Dans la seconde étape, SolverLearner utilise un interpréteur de code externe pour exécuter la fonction proposée sur de nouvelles données de test. Cette séparation garantit que le LLM n’est pas impliqué dans l’application de la fonction, empêchant ainsi ses capacités de raisonnement déductif d’influencer l’évaluation de son raisonnement inductif.
« En nous concentrant sur le raisonnement inductif et en mettant de côté le raisonnement déductif basé sur les LLMs, nous pouvons isoler et examiner le raisonnement inductif des LLMs dans sa forme pure via SolverLearner », expliquent les chercheurs.
Les LLMs montrent des forces contrastées en raisonnement inductif et déductif
Les chercheurs ont utilisé SolverLearner pour évaluer les capacités de raisonnement inductif et déductif de GPT-3.5 et GPT-4 à travers diverses tâches, y compris le raisonnement syntaxique, les opérations arithmétiques et le raisonnement spatial.

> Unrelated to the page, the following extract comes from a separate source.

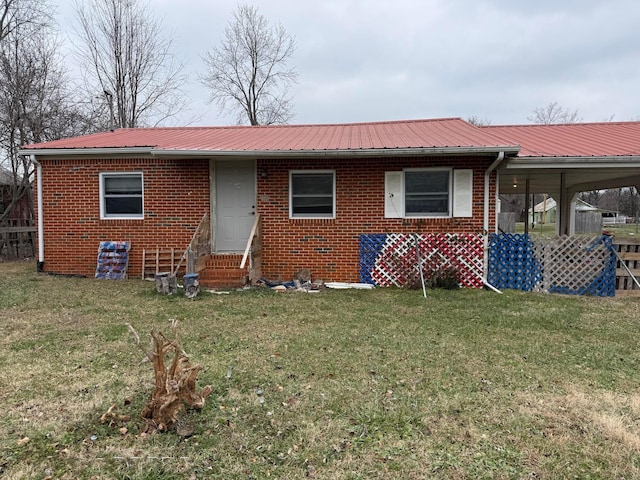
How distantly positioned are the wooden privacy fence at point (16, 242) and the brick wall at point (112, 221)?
4.60 metres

Les résultats ont montré que les deux LLMs présentaient systématiquement des capacités de raisonnement inductif remarquables, atteignant une précision presque parfaite dans les tâches nécessitant d’apprendre à partir d’exemples et d’inférer la fonction de correspondance sous-jacente.
Cependant, les LLMs ont rencontré des difficultés lorsqu’il s’agissait d’appliquer des règles ou des instructions spécifiques, en particulier lorsque ces instructions concernaient des scénarios peu fréquents durant leur formation. Cela est particulièrement vrai pour les tâches de raisonnement « contrefactuel » qui diffèrent des cas conventionnels. Par exemple, les LLMs réussissent bien dans le raisonnement déductif impliquant l’arithmétique de base 10, mais échouent sur des bases numériques non conventionnelles, telles que 11 et 9.
Ces résultats suggèrent que les LLMs pourraient être plus efficaces pour apprendre par l’exemple et découvrir des motifs dans les données que pour suivre des instructions explicites. Cela a des implications importantes pour l’utilisation des LLMs dans des scénarios réels. Bien qu’en surface, les LLMs puissent montrer des capacités impressionnantes à suivre des instructions logiques, il est probable qu’ils suivent simplement des motifs observés durant leur formation, ce qui signifie que leur performance se dégradera dès que les exemples qu’ils rencontrent s’écartent de leur distribution d’entraînement.
D’un autre côté, SolverLearner fournit un cadre qui garantit que le modèle apprend les règles correctes qui associent les entrées aux sorties. Cependant, SolverLearner n’est applicable que dans des contextes où un mécanisme de vérification tel qu’un interpréteur de code est disponible.
Cette étude rappelle que nous avons encore beaucoup à apprendre sur les capacités de ces « boîtes noires » qui deviennent partie intégrante d’un nombre croissant d’applications.